For this year’s 31st annual event, the Westport Historical Society past president identified 7 great homes. Then he got the owners to open them for 5 hours on Sunday, December 10 (11 a.m. to 4 p.m.), so that history (and real estate) buffs could tour them.
(Gerber also makes sure they’re decorated festively. Holiday decor is a big draw each year.)
Six were built before 1850. Five of the homes are historic landmarks. The one that is not technically historic — unless you think, at 51 years old, it qualifies — is a saltbox reproduction done so well, you’d think it’s stood since Revolutionary times.
One of the homes is Gerber’s own — a beauty on Cross Highway we all admire often.

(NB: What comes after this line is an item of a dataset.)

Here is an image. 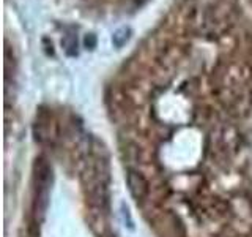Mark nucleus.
I'll return each mask as SVG.
<instances>
[{"label": "nucleus", "mask_w": 252, "mask_h": 237, "mask_svg": "<svg viewBox=\"0 0 252 237\" xmlns=\"http://www.w3.org/2000/svg\"><path fill=\"white\" fill-rule=\"evenodd\" d=\"M126 184H128L129 193L132 195V198L137 202L144 201L150 192V187H148V182H147L145 176L136 169H128V172H126Z\"/></svg>", "instance_id": "1"}, {"label": "nucleus", "mask_w": 252, "mask_h": 237, "mask_svg": "<svg viewBox=\"0 0 252 237\" xmlns=\"http://www.w3.org/2000/svg\"><path fill=\"white\" fill-rule=\"evenodd\" d=\"M131 34H132V30L129 27H120V29H117L114 32V35H112V44H114V47H117V49L123 47L126 43L129 41Z\"/></svg>", "instance_id": "2"}, {"label": "nucleus", "mask_w": 252, "mask_h": 237, "mask_svg": "<svg viewBox=\"0 0 252 237\" xmlns=\"http://www.w3.org/2000/svg\"><path fill=\"white\" fill-rule=\"evenodd\" d=\"M63 44H65V51L68 55H77V40L74 35H69V38L65 40Z\"/></svg>", "instance_id": "3"}, {"label": "nucleus", "mask_w": 252, "mask_h": 237, "mask_svg": "<svg viewBox=\"0 0 252 237\" xmlns=\"http://www.w3.org/2000/svg\"><path fill=\"white\" fill-rule=\"evenodd\" d=\"M84 44H85L87 49L93 51L94 47H96V35H94V34H87L85 38H84Z\"/></svg>", "instance_id": "4"}, {"label": "nucleus", "mask_w": 252, "mask_h": 237, "mask_svg": "<svg viewBox=\"0 0 252 237\" xmlns=\"http://www.w3.org/2000/svg\"><path fill=\"white\" fill-rule=\"evenodd\" d=\"M147 2H148V0H134V3H136L137 6H142L144 3H147Z\"/></svg>", "instance_id": "5"}]
</instances>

What, you thought the co-chair of a Westport Historical Society fundraiser would live in a modern McMansion?
Homes on the tour include:
- “Duck Haven,” a house and cottage on the Saugatuck River adjacent to the historic low-tide crossing point
- A 1760s saltbox remodeled 15o years later — in 1910! — in Colonial Revival style
- An early Colonial updated in the 1880s in the fashionable Italianate style, whose owners uncovered an original back staircase
- The “David Judah House,” circa 1760, whose current owner meticulously preserved every nail, piece of timber and window
- Westport’s 2nd-oldest school building, now a handsome home
- That reproduction saltbox, built in 1966 and looking very historic
- An adaptive reuse of an old barn into a residence.

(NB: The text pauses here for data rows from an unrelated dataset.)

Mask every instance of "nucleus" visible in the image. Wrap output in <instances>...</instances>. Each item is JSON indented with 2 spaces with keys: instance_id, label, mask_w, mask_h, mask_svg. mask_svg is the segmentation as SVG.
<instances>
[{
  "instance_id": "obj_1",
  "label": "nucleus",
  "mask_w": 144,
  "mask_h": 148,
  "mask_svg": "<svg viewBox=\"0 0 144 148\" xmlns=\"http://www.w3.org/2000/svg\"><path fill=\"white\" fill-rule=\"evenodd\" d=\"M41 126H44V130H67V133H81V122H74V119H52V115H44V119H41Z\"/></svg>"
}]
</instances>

Gerber says, “Whenever you research historic houses, you find interesting links.” This time, he learned that 4 of the 7 residences were once owned by noted artists: John Held, master Jazz Age illustrator; painter Caroline Bean; landscape master Ossip Linde, and George Hand Wright, often called “the dean of Westport artists.”
Speaking of links, how about this: Miggs Burroughs — heir to that arts colony legacy pioneered by Wright — photographed all 7 doorways on this year’s Holiday House Tour.
He combined them all in a poster and logo, for “Holiday Doors of Westport.”
Be sure to register now, so you can see what’s behind those historic doors.
(The Westport Historical Society’s Holiday House Tour is Sunday, December 10, 11 a.m. to 4 p.m. Tickets are $50 for members and $60 for non-members in advance; $70 on the day of the tour. For more information, or to purchase tickets, click here; go to the WHS at 25 Avery Place, or call 203-222-1424.)
Pics Of The Day #213
This morning’s commute on the Merritt Parkway.
Oh, yeah: There were downed train wires in East Norwalk too.